On each side of the doorway are two large paintings by Francis Blackwell Mayer, who lived in Annapolis in the late nineteenth century. The one on the right depicts the Mass of Thanksgiving celebrated by the first settlers on St. Clement's Island in the Potomac River on 25 March 1634, an event remembered today in the annual Maryland Day celebration. The one on the left depicts Maryland's own tea party, which took place at Annapolis just ten months after the Boston Tea Party. The brig Peggy Stewart arrived in October 1774, carrying about 2000 pounds of tea from England. When local Sons of Liberty learned that the ship's owner had paid the hated tax on tea, they aroused the entire city. Fearing for the safety of his family, Stewart ran his ship aground and then set fire to it himself.

As you walk back toward the exit, when you cross the marble stripe in the floor you are moving from the 18th-century State House into the 20th-century addition. You will pass on your right a plaque honoring Matthew Henson, who was born in Charles County, Maryland in 1866. At the age of thirteen, Henson walked to Baltimore and got a job as a cabin boy on a sailing ship, whose captain taught him mathematics and navigation. Henson accompanied explorer Robert Peary on a trip to Nicaragua to find a route for a canal to the Pacific Ocean and on seven expeditions to the Arctic and polar regions. Henson was one of five men to accompany Peary on the final push to the North Pole in April 1909. Because Henson was in better physical condition, he broke a path for Peary and was thus the first to reach the Pole. Recognition of Henson's accomplishments came late in life, but before his death in 1955, he received a Congressional Medal, was awarded honorary degrees from Howard University and Morgan College, and became a member of the Explorers Club. Henson Bay in northwestern Arctic Canada is named after him.

The rooms on either side of the new section house the legislature, which meets each year beginning in January for ninety days. The room on the left is occupied by the 141 members of the House of Delegates and the room on the right by the 47 State Senators. When the legislature is not in session and the doors of these rooms are open, you can see four life-size portraits on the side walls of the Senate chamber that portray Maryland’s four signers of the Declaration of Independence. On the left wall are William Paca, three-term governor and a federal judge, and Thomas Stone, who was initially reluctant to take the bold step of declaring independence. On the right are Charles Carroll of Carrollton, the only Roman Catholic among the signers, and Samuel Chase, later a U.S. Supreme Court justice. Note also the Tiffany skylight in each chamber.

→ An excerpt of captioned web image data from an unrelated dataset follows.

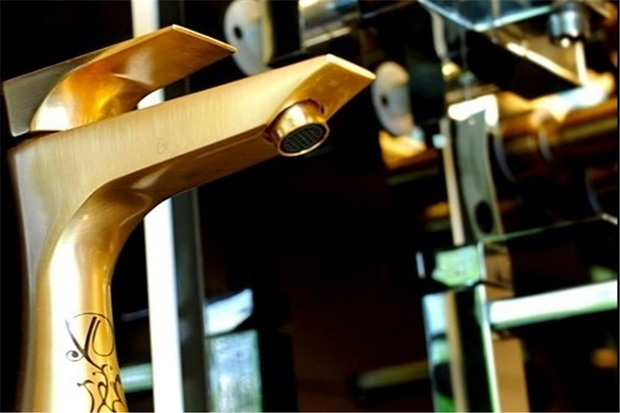 3744 قلم انواع شیرآلات قاچاق در بوکان کشف شد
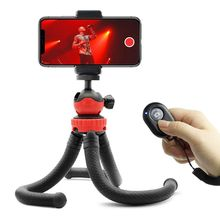 Flexible Tripod for Cameras and Cell Phones, with Smartphone Remote Shutter, Compatible with iPhone, Android Phones, DSLR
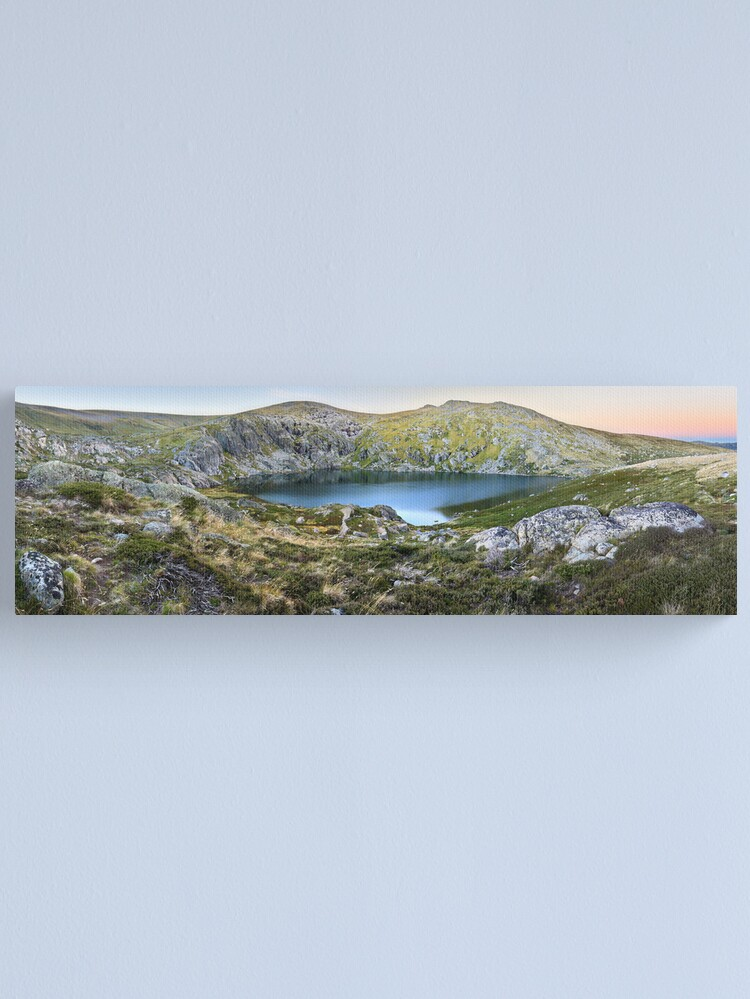 Alternate view of Blue Lake, Kosciusko National Park, Australia  Canvas Print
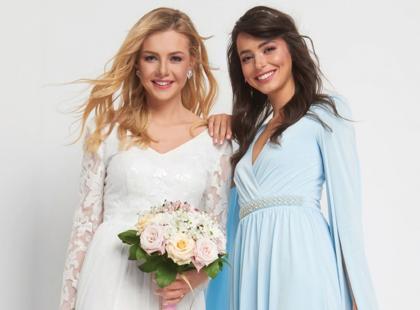 Suknia ślubna z sieciówki? Kolekcja ślubna Orsay zachwyci przyszłe panny młode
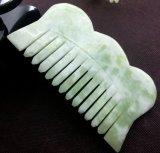 Peine del jade de Xiuyan de la alta calidad para el masaje principal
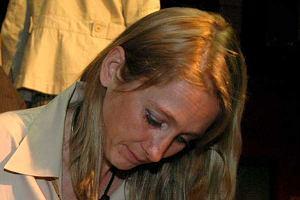 Beata Pawlikowska: Zostałam zgwałcona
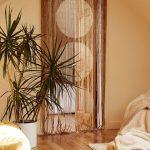 шторы на дверной проём фото декор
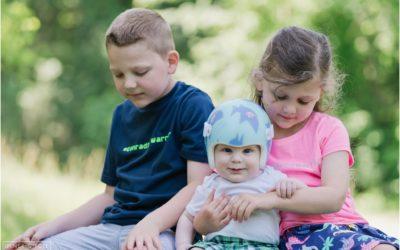Simms Family :: June 2020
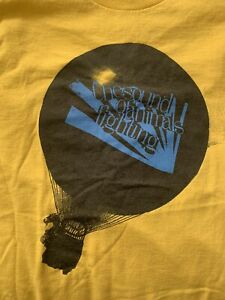 the sound of animals fighting shirt small vintage tour circa survive rx bandits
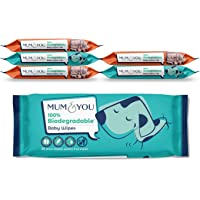 Mum & You 100% Biodegradable Vegan Registered Plastic Free Baby Wet Wipes with Recyclable Packaging, Pack of 6, (336 Wipes) 99.4% Water, 0% Plastic, Hypoallergenic & Dermatologically Tested.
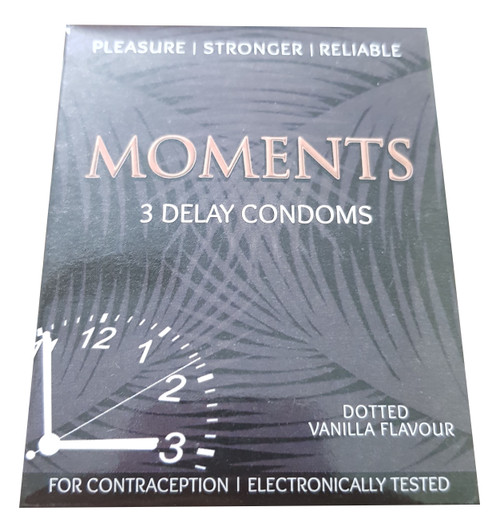 The Vitamin Company Moments Dotted Delay Condom Vanilla Flavored. Lowest price on Saloni.pk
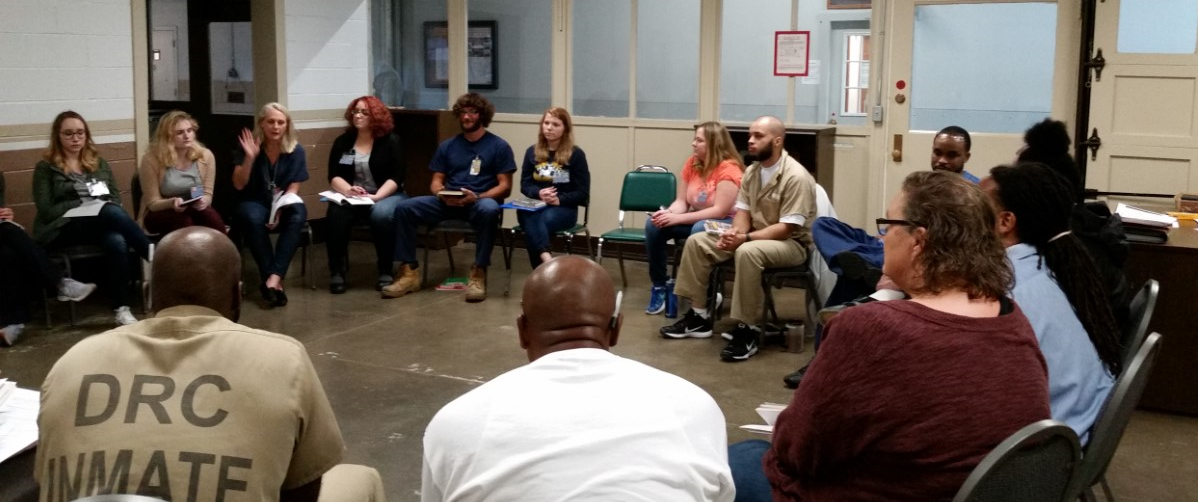 Otterbein University and True Story at Marion Correctional Institution
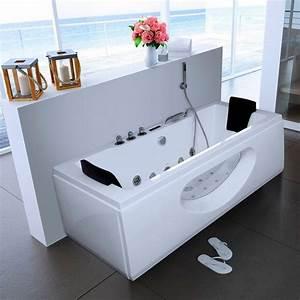 Whirlpool Badewanne Kaufen : whirlpoolwanne white m b t h in cm 180 90 55 mit ~ Watch28wear.com Haus und Dekorationen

As you exit the State House, to your left you can see the residence of Maryland’s governor and the spire of St. Anne’s Church beyond. These will be described more fully in the section that tours the Spa Creek side of town. The neo-Georgian buildings you see in front of you are various Maryland State offices built in the twentieth century. Directly in front of you is Lawyer’s Mall, which features sculptures celebrating the accomplishments of Thurgood Marshall (1908-1993). The central figure depicts Marshall as a young lawyer. Seated opposite him on one bench is the figure of Donald Gaines Murray. Marshall’s first major victory in the battle for school integration won Murray’s admission to the University of Maryland Law School. The other bench holds two schoolchildren to symbolize Marshall’s most significant legal victory: the decision in Brown v. The Board of Education of Topeka et al. declaring segregated public education unconstitutional. Marshall, who was born in Baltimore, received a law degree from Howard University in 1933. He worked as counsel for the NAACP from 1934 until 1961, was a judge on the 2nd Circuit Court of Appeals from 1961 to 1965, and served as solicitor general of the United States from 1965 to 1967. The first African American appointed to the Supreme Court, Marshall served from 1967 to 1991.